After working with his father at the bike shop, a peculiar deal was made with one of the customers concerning a bookshop in Holborn. He was sent to run the shop at the age of 17, and despite his lack of experience, managed fairly well until the end of the war in 1918. He writes that ‘By 1917 Anti-war feeling was growing rapidly and I made quite a stir by stocking and selling all the anti-war newspapers and magasines[sic]; being raided by Scotland Yard once or twice for selling “proscribed” newspapers.’ There was quite clearly an Anti-War attitude growing within the working class. Hard labour and poor wages along with supply shortages most likely influenced this attitude.
After selling on the bookshop to a friend, he was sent by his father to Germany where he visited one of his fathers’ friends. He writes ‘The whole venture was quite absurd as the Germans were actually starving. I lived mainly on apples, for which we went ‘scrumping’ at night; I arrived back home after three months at least three stone underweight‘ yet despite the unfortunate circumstances, this is where he gained his appetite for travel. After returning home he contrived to do anything to get out and travel again, and after messaging some new found contacts,he was offered a job as a docker in Antwerp. As he recalls, ‘it was that one fateful Sunday while my parents were still asleep I packed everything I possessed in a small bag and boarded the Tuppeny Tram to Waterloo to seek fame and fortune in the Docks in Antwerp’.

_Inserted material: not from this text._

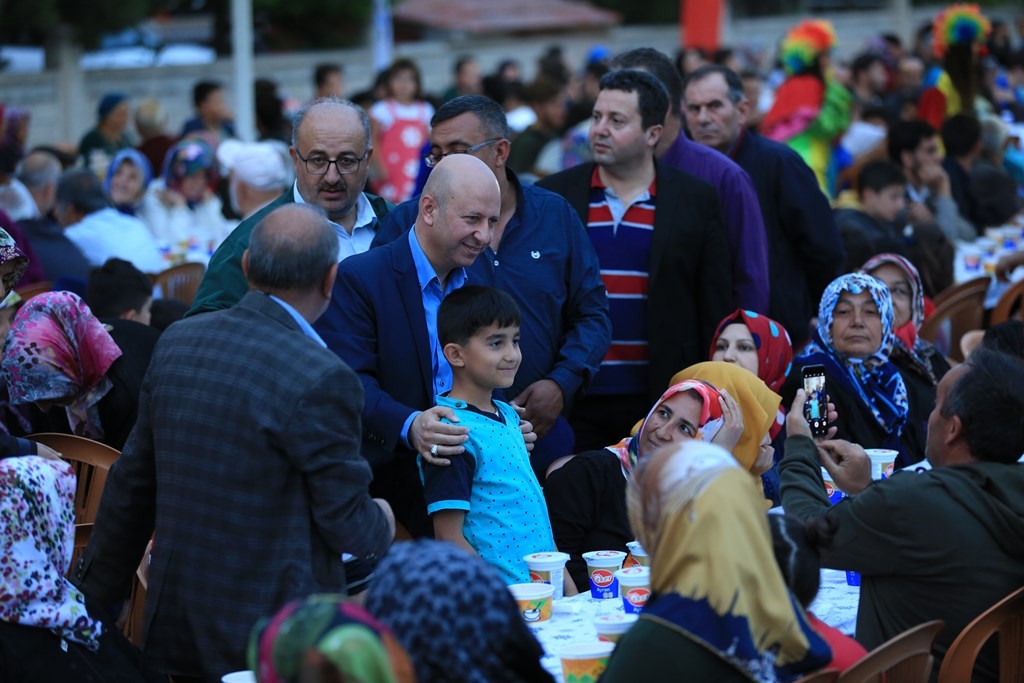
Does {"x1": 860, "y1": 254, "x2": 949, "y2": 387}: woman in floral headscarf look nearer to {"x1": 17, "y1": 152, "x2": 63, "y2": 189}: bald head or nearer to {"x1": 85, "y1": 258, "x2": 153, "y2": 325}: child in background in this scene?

Harry eventually arrives in Moscow as a Comintern, working under the English branch of the Communist Party. He spends much of his memoir recalling his experiences here. This part of his career is more deeply explored in Politics, Protest and Class.

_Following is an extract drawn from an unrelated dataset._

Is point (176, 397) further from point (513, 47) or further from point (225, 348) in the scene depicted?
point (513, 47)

Harry’s work life is central to his memoir. Whilst he writes of other topics and events, it appears that his story is driven by his work and career as it has made the greatest impact upon his life. His work is affected throughout most of his life by his class identity. Beginning as a labourer, his working class life meant he had to leave education in order to earn income and take the burden of providing for him from his family.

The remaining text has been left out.